Motor City’s truck powerhouses just took one on the chin. In the Insurance Institute for Highway Safety's latest awards, none of Detroit's Big Three managed to snag the group's highest safety honor for their pickups in the 2026 round. Ford, General Motors and Stellantis all missed out on Top Safety Pick+ for their trucks, while newer and less traditional rivals rolled off with the top prizes. For a region where full-size pickups are practically a civic identity, it is the kind of snub that could trigger hurried engineering tweaks or some creative spin in the marketing department.
According to IIHS, 63 vehicles qualify so far for 2026 awards, with 45 earning Top Safety Pick+ and 18 earning Top Safety Pick. The institute tightened its criteria this year, requiring a good rating in the updated moderate-overlap front test and bringing back a vehicle-to-vehicle front crash prevention evaluation that includes runs at 31, 37 and 43 mph. Only two large pickups show up on the winners list, the Tesla Cybertruck with a Top Safety Pick+ rating and the Toyota Tundra crew cab with a Top Safety Pick rating, highlighting how the tougher rules rearranged which trucks end up at the top of the safety heap.
Why Detroit Trucks Fell Short
Industry watchers and local reporters say the raised bar exposed some uncomfortable weak spots in several full-size truck lineups. As reported by the Detroit Free Press, many large pickups were tripped up because certain trims earned unacceptable or poor scores on required headlight ratings. The switch from allowing an "acceptable" rating to demanding a "good" rating in the moderate-overlap test also knocked familiar contenders out of the top tier. Put together, those details were enough to leave Detroit's most important truck nameplates off the highest honor roll this year.

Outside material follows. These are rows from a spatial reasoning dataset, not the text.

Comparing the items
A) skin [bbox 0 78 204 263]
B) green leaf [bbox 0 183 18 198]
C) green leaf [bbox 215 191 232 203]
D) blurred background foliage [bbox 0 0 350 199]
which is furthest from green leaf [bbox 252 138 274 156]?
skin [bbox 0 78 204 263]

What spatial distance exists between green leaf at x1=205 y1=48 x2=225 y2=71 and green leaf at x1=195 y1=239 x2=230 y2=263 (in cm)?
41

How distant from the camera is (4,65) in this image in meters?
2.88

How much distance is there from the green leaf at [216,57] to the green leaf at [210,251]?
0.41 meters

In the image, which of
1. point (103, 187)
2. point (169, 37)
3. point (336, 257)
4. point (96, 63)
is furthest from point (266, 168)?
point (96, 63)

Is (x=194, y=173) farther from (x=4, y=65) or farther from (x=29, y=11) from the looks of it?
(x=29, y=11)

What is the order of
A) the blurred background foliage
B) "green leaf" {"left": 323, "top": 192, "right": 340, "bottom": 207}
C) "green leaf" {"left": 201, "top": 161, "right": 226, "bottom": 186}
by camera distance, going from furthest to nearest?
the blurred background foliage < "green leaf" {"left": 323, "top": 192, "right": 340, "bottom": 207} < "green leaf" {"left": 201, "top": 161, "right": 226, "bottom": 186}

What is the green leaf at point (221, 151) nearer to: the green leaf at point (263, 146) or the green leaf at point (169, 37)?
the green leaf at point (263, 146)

What Automakers Can Do Next
The IIHS notes that automakers have already been upgrading crash-avoidance tech and headlight performance, and that making those improvements standard across trims is now essential if they want to collect awards. IIHS also stresses the need for stronger rear-seat protection, including better seat belts and structural updates, as a key requirement for top marks going forward. For Detroit manufacturers, many of the fixes are relatively incremental, such as software calibration changes, standardizing LED headlights and tweaking belt hardware, but how quickly those changes become standard will decide whether the Big Three can reclaim their safety bragging rights.

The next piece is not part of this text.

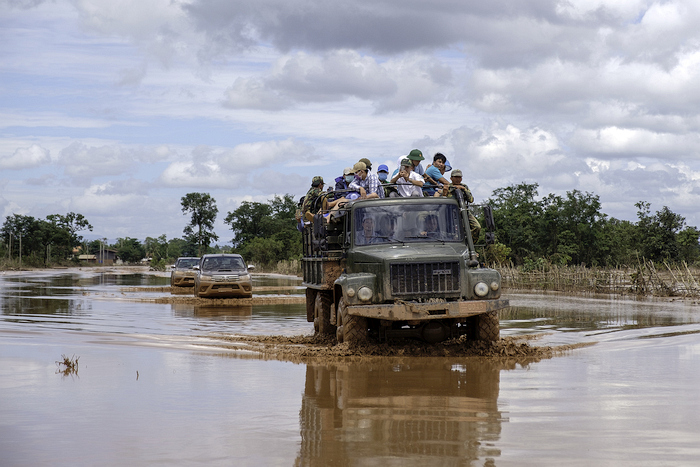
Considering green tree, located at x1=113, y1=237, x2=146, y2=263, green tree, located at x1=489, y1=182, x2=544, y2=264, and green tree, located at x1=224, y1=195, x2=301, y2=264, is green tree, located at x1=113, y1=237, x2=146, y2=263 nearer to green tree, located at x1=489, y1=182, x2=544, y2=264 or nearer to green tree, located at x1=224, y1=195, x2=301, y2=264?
A: green tree, located at x1=224, y1=195, x2=301, y2=264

In the meantime, expect automakers and dealers to zero in on specific trims that already meet IIHS thresholds and to trumpet each new safety tweak as it arrives. If Detroit's truckmakers want to climb back to the top of the list, they will have to turn these safety upgrades into default equipment, not pricey options, so buyers are not forced to play configuration bingo just to get the institute's seal of approval.